Building Societies (Amendment) Act 2006

Amendment of section 101 of Principal Act.

21.— Section 101 of the Principal Act is amended—

(a) in subsection (4), by substituting “Subject to section 101C(3), a society” for “A society”,

(b) in subsection (6), by inserting “who are such members by virtue of holding shares in the society” after “any rights conferred on members of the society”, and

(c) by inserting the following after subsection (6):

“(7) Subject to subsection (8), the terms of a conversion scheme proposed by the board of directors of a building society may specify that the successor company may—

(a) offer to the public or allot or agree to allot, with a view to their being offered for sale to the public, any shares in, or debentures of, the company, or

(b) allot or agree to allot any shares in, or debentures of, the company, or

(c) register a transfer, within the meaning of section 102(5), of any shares in, or debentures of, the company,

so as to enable more than 15 per cent and up to and including 100 per cent of the shares in, or debentures of, the company to be subscribed for or acquired and held by, or by nominees for, any one person or by persons or their nominees acting in concert and, if the conversion scheme so specifies, the provisions of section 102 shall not apply to the successor company.

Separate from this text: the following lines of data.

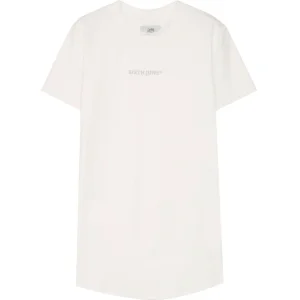 T-shirt moulant logo Blanc cassé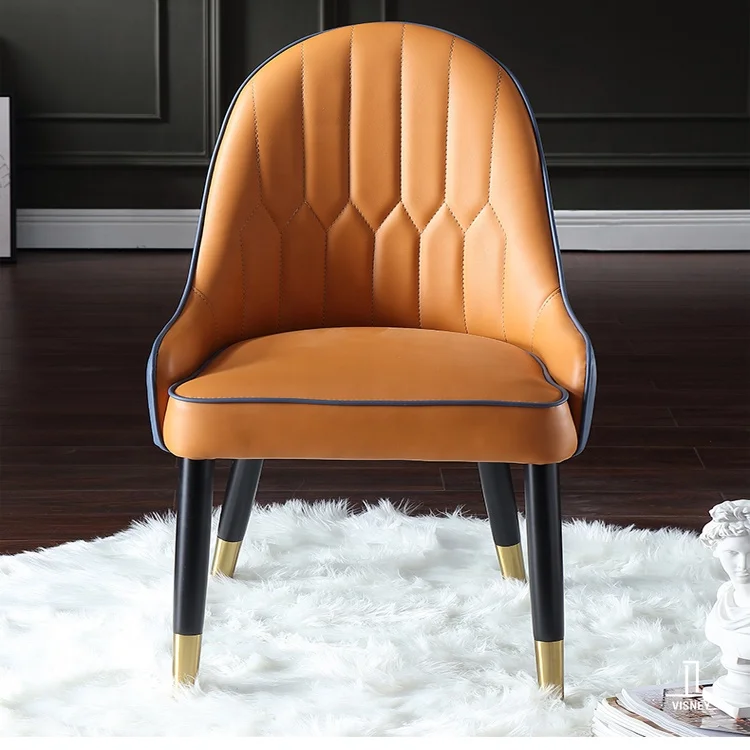 Restaurant Bulk price hotel leather chair contemporary dining chair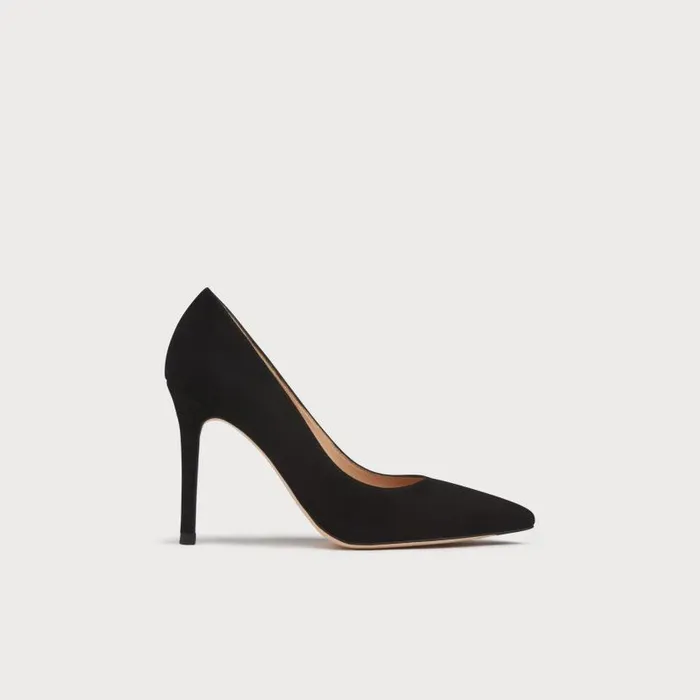 Women Fern Black Suede Pointed Toe Courts Black LKBennett Court Shoes
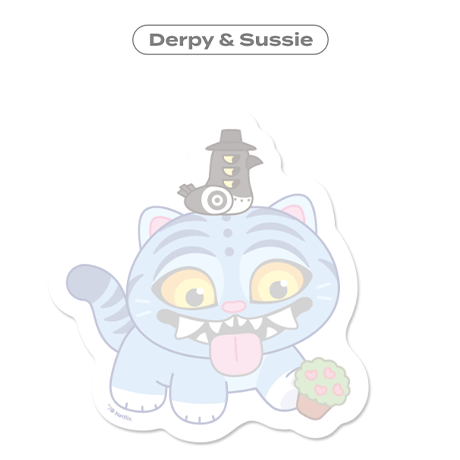 【NETFLIX公式】付箋メモ【ダーピー＆スッシー】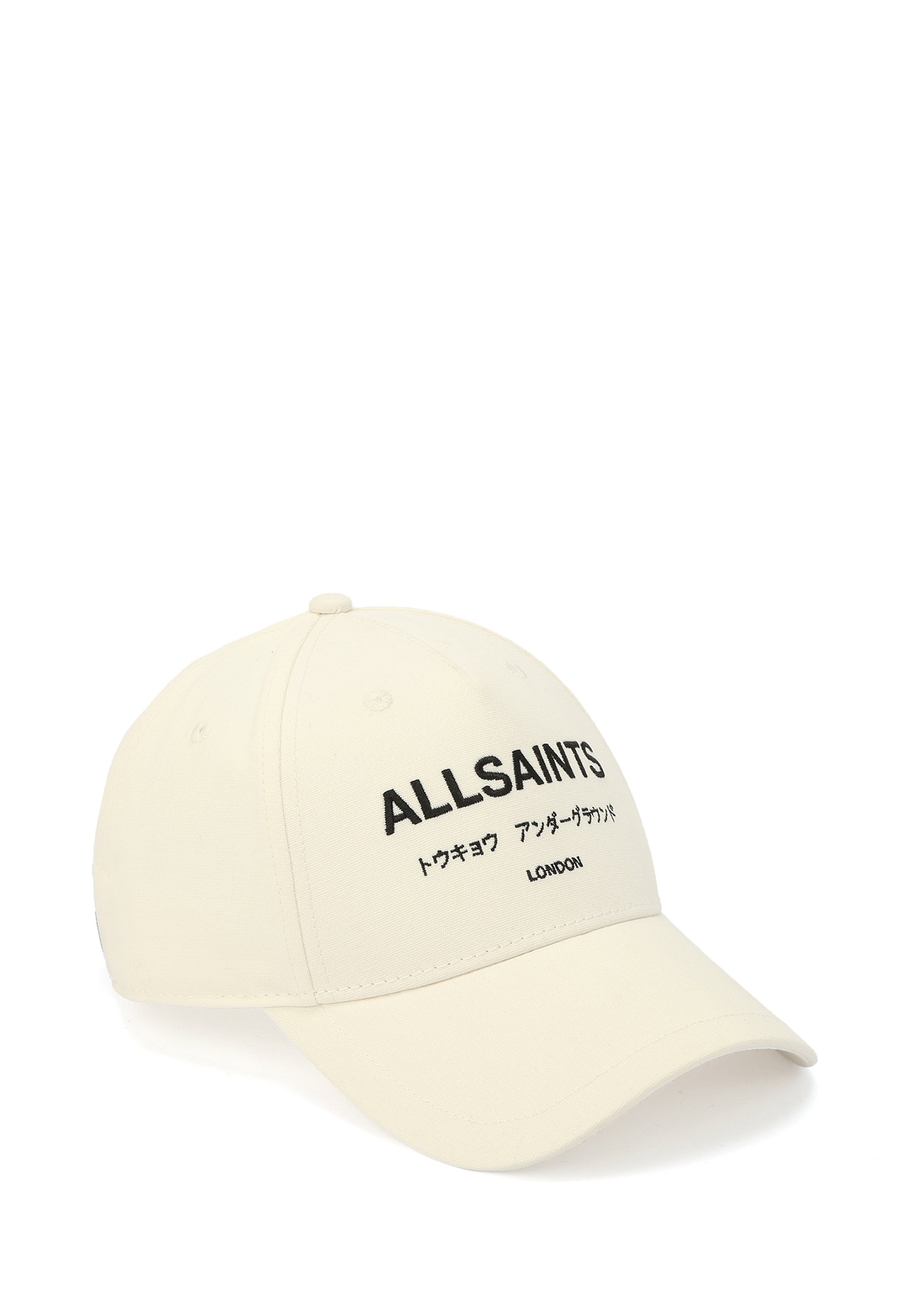 All Saints White Cap Felix Embroidered Baseball Cap Washed Black | ALLSAINTS US main image 4
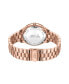 ფოტო #3 პროდუქტის Women's Cristal Diamond (1/8 ct.t.w.) 18k rose Gold Plated Stainless Steel Watch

(8) Subsection (7) shall only apply to a building society whose board of directors are proposing a conversion scheme provided that, for a period of not less than 5 years ending on a specified date, a person is required by the society to lodge not less than €10,000 with the society before the person may open an account with that society which entitles the person to hold a share in that society.

(9) In this section ‘specified date’ in relation to a building society means the date on which the Central Bank is advised by that society, pursuant to section 101(4), of a proposal to convert into a company.”.